New Economics Papers
on Law and Economics
Issue of 2006‒12‒01
five papers chosen by
Jeong-Joon Lee, Towson University


  1. Who writes the rules for hostile takeovers, and why? - The peculiar divergence of US and UK takeover regulations By John Armour; David A. Skeel, Jr.
  2. The costs and benefits of secured creditor control in bankruptcy: Evidence from the UK By John Armour; Audrey Hsu; Adrian Walters
  3. False dawn for CSR? Shifts in regulatory policy and the response of the corporate and financial sectors in Britain By Simon Deakin; Richard Hobbs
  4. Why do budgets received by state prosecutors vary across districts in the United States? By Manu Raghav
  5. Creditor Protection and the Dynamics of the Distribution in Oligarchic Societies By Manuel Oechslin

  1. By: John Armour; David A. Skeel, Jr.

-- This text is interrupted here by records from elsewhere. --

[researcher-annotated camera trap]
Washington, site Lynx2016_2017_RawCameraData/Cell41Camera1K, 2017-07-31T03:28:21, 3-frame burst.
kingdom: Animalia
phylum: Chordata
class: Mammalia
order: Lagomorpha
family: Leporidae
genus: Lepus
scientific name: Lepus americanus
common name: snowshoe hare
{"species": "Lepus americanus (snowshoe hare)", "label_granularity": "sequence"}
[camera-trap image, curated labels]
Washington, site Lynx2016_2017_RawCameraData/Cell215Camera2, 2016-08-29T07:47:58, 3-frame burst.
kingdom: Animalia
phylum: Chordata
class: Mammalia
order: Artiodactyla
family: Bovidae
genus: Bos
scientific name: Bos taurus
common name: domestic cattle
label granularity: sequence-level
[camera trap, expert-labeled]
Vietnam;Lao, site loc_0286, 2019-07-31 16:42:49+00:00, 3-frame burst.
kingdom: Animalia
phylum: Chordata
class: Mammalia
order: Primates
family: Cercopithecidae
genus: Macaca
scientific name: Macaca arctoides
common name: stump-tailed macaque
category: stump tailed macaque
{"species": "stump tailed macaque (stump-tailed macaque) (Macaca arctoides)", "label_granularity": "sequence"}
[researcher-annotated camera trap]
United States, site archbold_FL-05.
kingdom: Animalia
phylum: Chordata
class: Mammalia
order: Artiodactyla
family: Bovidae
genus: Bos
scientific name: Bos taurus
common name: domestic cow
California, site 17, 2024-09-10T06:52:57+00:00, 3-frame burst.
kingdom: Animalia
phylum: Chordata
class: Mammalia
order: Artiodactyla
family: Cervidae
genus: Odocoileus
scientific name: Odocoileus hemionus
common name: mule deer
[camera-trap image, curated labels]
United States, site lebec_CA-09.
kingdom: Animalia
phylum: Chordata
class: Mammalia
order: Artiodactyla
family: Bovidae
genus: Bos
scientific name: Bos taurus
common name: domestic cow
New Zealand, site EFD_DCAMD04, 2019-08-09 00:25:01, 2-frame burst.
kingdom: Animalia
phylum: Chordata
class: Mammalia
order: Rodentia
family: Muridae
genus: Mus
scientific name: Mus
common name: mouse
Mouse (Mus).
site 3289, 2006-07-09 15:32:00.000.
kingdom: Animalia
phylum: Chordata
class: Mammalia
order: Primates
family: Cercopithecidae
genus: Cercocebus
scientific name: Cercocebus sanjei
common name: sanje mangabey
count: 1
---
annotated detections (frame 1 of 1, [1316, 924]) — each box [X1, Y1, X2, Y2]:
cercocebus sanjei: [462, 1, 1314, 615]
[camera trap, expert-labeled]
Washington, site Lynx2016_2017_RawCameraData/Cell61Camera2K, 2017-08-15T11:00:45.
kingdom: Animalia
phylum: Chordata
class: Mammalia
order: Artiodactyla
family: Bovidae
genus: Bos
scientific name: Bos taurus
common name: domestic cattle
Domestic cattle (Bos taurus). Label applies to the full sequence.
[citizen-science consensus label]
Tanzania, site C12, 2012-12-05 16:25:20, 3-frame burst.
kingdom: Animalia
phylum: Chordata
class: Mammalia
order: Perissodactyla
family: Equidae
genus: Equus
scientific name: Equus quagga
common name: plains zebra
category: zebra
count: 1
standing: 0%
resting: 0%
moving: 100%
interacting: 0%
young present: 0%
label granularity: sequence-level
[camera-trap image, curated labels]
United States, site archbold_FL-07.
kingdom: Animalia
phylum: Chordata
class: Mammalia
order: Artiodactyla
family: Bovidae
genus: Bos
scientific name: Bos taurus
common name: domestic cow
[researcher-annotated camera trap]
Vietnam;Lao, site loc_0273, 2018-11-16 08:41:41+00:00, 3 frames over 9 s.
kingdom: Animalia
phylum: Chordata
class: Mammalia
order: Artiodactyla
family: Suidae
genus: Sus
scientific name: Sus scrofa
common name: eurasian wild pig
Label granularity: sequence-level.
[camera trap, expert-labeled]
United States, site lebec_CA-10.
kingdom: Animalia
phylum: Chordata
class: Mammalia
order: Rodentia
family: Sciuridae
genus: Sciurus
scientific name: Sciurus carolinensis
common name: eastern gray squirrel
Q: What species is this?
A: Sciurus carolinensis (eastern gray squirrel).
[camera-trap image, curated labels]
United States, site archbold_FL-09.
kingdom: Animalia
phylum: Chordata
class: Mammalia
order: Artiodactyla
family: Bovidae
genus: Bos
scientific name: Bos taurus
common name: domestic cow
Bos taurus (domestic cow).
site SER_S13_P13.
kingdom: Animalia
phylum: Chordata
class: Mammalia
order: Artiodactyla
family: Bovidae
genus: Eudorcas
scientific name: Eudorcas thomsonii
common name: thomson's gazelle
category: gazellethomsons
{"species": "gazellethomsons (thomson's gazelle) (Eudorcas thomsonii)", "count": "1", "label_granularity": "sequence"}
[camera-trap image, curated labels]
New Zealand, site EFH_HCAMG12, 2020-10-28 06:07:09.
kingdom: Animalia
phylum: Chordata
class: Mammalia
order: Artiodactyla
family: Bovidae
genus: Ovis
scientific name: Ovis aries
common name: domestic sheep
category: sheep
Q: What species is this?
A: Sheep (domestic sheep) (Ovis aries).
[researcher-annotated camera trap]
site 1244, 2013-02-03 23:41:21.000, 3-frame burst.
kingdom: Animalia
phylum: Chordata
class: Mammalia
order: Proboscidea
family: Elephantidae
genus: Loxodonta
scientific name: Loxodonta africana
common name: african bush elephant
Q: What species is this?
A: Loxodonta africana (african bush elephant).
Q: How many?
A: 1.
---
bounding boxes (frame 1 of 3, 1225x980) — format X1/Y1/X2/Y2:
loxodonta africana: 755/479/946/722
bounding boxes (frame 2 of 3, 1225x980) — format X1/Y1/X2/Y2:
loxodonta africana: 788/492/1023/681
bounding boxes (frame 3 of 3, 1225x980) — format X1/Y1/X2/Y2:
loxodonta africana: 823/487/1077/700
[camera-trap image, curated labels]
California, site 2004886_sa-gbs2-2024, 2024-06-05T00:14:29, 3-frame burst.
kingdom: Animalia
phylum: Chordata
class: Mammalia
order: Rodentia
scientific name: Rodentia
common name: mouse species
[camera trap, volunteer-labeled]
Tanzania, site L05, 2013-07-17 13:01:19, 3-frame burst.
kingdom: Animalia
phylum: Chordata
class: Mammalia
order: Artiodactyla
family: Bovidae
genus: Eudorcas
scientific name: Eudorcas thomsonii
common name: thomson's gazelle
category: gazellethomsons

    Abstract: Hostile takeovers are commonly thought to play a key role in rendering managers accountable to dispersed shareholders in the "Anglo-American" system of corporate governance. Yet surprisingly little attention has been paid to the very significant differences in takeover regulation between the two most prominent jurisdictions. In the UK, defensive tactics by target managers are prohibited, whereas Delaware law gives US managers a good deal of room to maneuver. Existing accounts of this difference focus on alleged pathologies in competitive federalism in the US. In contrast, we focus on the "supply-side" of rule production, by examining the evolution of the two regimes from a public choice perspective. We suggest that the content of the rules has been crucially influenced by differences in the mode of regulation. In the UK, self-regulation of takeovers has led to a regime largely driven by the interests of institutional investors, whereas the dynamics of judicial law-making in the US have benefited managers by making it relatively difficult for shareholders to influence the rules. Moreover, it was never possible for Wall Street to "privatize" takeovers in the same way as the City of London, because US federal regulation in the 1930s both pre-empted self-regulation and restricted the ability of institutional investors to coordinate.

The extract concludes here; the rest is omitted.